Reithelme unterliegen einem ständigen Verschleiß, bzw. einer Materialermüdung, selbst wenn sie nicht benutzt werden! Je nach Material, Qualität und Lagerung gewährleistet ein Reithelm nur in einem Zeitraum von 2 bis max. 5 Jahren den geprüften Schutz und sollte bei der Aufbewahrung nicht längere Zeit der Sonneneinstrahlung ausgesetzt werden. Auch eventuell verwendete Reinigungs- und Lösungsmittel können erheblich zur Materialermüdung beitragen, ebenso wie das Anbringen von Aufklebern. Auf jeden Fall muss der Helm unbedingt ausgetauscht werden, wenn er zum Beispiel durch einen Sturz einen Schlag erhalten hat, da hierbei kleinste und mit dem Auge nicht erkennbare Haarrisse im Material entstehen können und dadurch die Stabilität nicht mehr gewährleistet ist.

In vielen Reiterhöfen findet man die Angabe, dass für Kinder und Jugendliche auch das Tragen eines Fahrradhelms ausreichend sei. Fahrradhelme unterliegen jedoch ganz anderen Sicherheitskriterien, als die oben beschriebenen, da die typischen und sportartspezifischen Fall- und Aufschlagarten hier völlig anders sind, als im Reitsport! Die geprüfte Fallhöhe ist deutlich geringer, die Wahrscheinlichkeit des Aufschlags auf dem Hinterkopf ist erheblich geringer und ein seitlicher Aufprallschutz ist, falls überhaupt vorhanden, nicht in diesem Ausmaß gegeben. Fazit: Diese Helme bieten keinen, auch nur annähernd mit einem Reithelm vergleichbaren Schutz! 

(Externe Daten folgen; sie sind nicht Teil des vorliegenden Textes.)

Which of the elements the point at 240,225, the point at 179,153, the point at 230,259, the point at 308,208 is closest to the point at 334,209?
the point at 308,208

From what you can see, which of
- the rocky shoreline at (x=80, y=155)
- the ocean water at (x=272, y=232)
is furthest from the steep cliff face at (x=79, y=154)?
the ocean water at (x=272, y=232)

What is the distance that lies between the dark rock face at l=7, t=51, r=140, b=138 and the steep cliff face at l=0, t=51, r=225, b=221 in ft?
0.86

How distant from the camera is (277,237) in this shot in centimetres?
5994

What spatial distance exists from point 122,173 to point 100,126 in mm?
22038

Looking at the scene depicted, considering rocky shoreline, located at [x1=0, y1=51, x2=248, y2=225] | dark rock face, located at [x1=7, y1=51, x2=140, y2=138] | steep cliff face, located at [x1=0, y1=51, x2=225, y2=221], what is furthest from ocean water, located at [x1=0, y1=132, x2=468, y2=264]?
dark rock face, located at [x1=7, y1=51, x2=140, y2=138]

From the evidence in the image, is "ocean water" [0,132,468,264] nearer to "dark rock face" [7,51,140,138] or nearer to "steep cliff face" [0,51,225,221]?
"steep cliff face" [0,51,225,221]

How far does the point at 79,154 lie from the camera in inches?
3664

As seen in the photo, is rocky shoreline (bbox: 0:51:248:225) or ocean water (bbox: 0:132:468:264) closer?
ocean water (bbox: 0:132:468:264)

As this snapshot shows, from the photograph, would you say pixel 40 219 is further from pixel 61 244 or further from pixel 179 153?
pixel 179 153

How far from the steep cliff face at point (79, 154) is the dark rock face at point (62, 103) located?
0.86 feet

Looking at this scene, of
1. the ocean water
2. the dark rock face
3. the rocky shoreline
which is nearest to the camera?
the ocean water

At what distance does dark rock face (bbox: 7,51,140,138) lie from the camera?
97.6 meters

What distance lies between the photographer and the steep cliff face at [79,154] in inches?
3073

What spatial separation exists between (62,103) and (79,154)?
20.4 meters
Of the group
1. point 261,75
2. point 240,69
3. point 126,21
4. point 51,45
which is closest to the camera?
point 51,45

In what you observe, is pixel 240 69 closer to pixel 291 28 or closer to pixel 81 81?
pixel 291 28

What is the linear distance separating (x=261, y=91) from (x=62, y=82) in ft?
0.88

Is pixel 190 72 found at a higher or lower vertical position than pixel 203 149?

Verantwortungsvolle Betriebe und Ausbilder legen großen Wert auf die Sicherheit und verfügen daher u.a. immer über eine gewisse Anzahl von Reithelmen, die sie ihren Schülern nötigenfalls ausleihen können. Schon an solchen ‚Nebensächlichkeiten‘ zeichnet sich die Qualität des Unterrichtes bzw. Betriebes ab, denn ‚Safty First‘ ist oberstes Gebot in der Reitausbildung!